I'm sure everyone is warm on the inside if you REALLY get to know them and make it comfortable for them.

Even a hardass like Walt in Gran Torino is really a softie on the inside because of all he has done for the town.

EDIT: Except for if you've got psychological problems like a sociopath or something.


----------



## Promethea (Aug 24, 2009)

RomanticRealist said:


> I'm sure everyone is warm on the inside if you REALLY get to know them and make it comfortable for them.
> 
> Even a hardass like Walt in Gran Torino is really a softie on the inside because of all he has done for the town.
> 
> EDIT: Except for if you've got psychological problems like a sociopath or something.


Yes. Exactly.

(I love that movie btw.)


----------



## Solace (Jan 12, 2010)

I disagree. MBTI doesn't have anything to do with what's inside, rather it's about how the internal emotions are extroverted and how perceptions are turned into actions. Everyone that hasn't had some sort of psychological trauma or developmental problem should have an identifiable "warm+fuzzy" side to them. For the rest it is probably just obscured (although in some cases I could see how it could simply be perverted into something else).


----------



## Lapsistiai (Apr 24, 2010)

My internal organs are just as mushy and temperature consistent as anybody's. Hmph. :angry:

I'd have to say that generally speaking the closer one is to someone the more 'warm' they will appear. Of course their are most certainly exceptions.


----------



## Diphenhydramine (Apr 9, 2010)

I dunno about Introverts, but people see me as mean and cold, but I'm actually nice inside 

alot of people are like that though -- it's common, I think, for people (regardless of MBTI) to display something and then actually be the opposite deep inside.


----------



## Humilis Curator (Feb 26, 2010)

ohhhh yes, I am a big teddy bear, for sure.


----------



## RomanticRealist (Mar 26, 2010)

Promethea said:


> Yes. Exactly.
> 
> (I love that movie btw.)


Yea, as do I. That movie is definitely in my top 10.

There's something real about the characters despite their exteriors. The whole warm on the outside, (to me at least) is entirely meaningless without a sense of realness and willingness to understand from the inside.

We see that so often nowadays with political correctness. What was amazing about that film is its ability to showcase how people in Walt's generation uses racial slurs in order to relating to and assimilate others. It brings a sense of cohesion to their world as they try to understand their differences unapologetically. You really get a sense of that when it is contrasted with the use of racial slurs from the gangs who use it to segregate.

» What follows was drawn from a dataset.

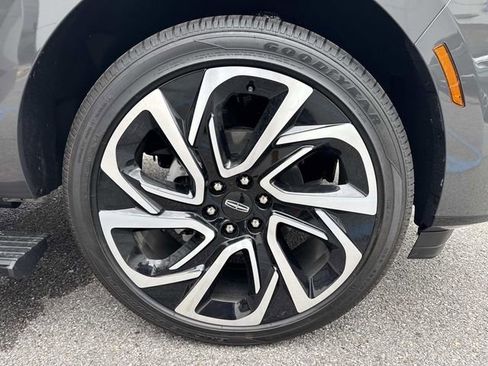 New 2026 Lincoln Navigator L Black Label AWD/4WD image 8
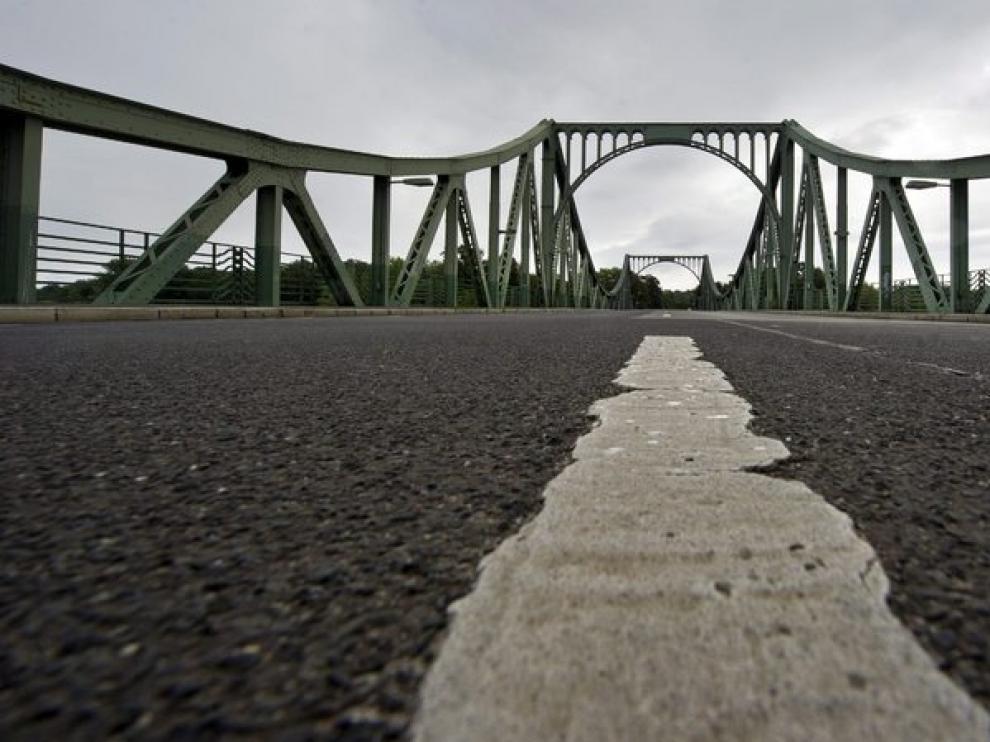 El puente Glienicker de Berlín se utilizaba por los agentes para intercambiar información de ambos lados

What we have lost today with political correctness is this ability to acknowledge and relate to the differences as all racial epithets are given an automatic connotation of outright hatred. We are constantly treading on egg shells trying hard to NOT offend, all the while, missing the opportunity to really relate. As a result, people are becoming, (like how Walt likes to put it) "PUSS CAKES".


----------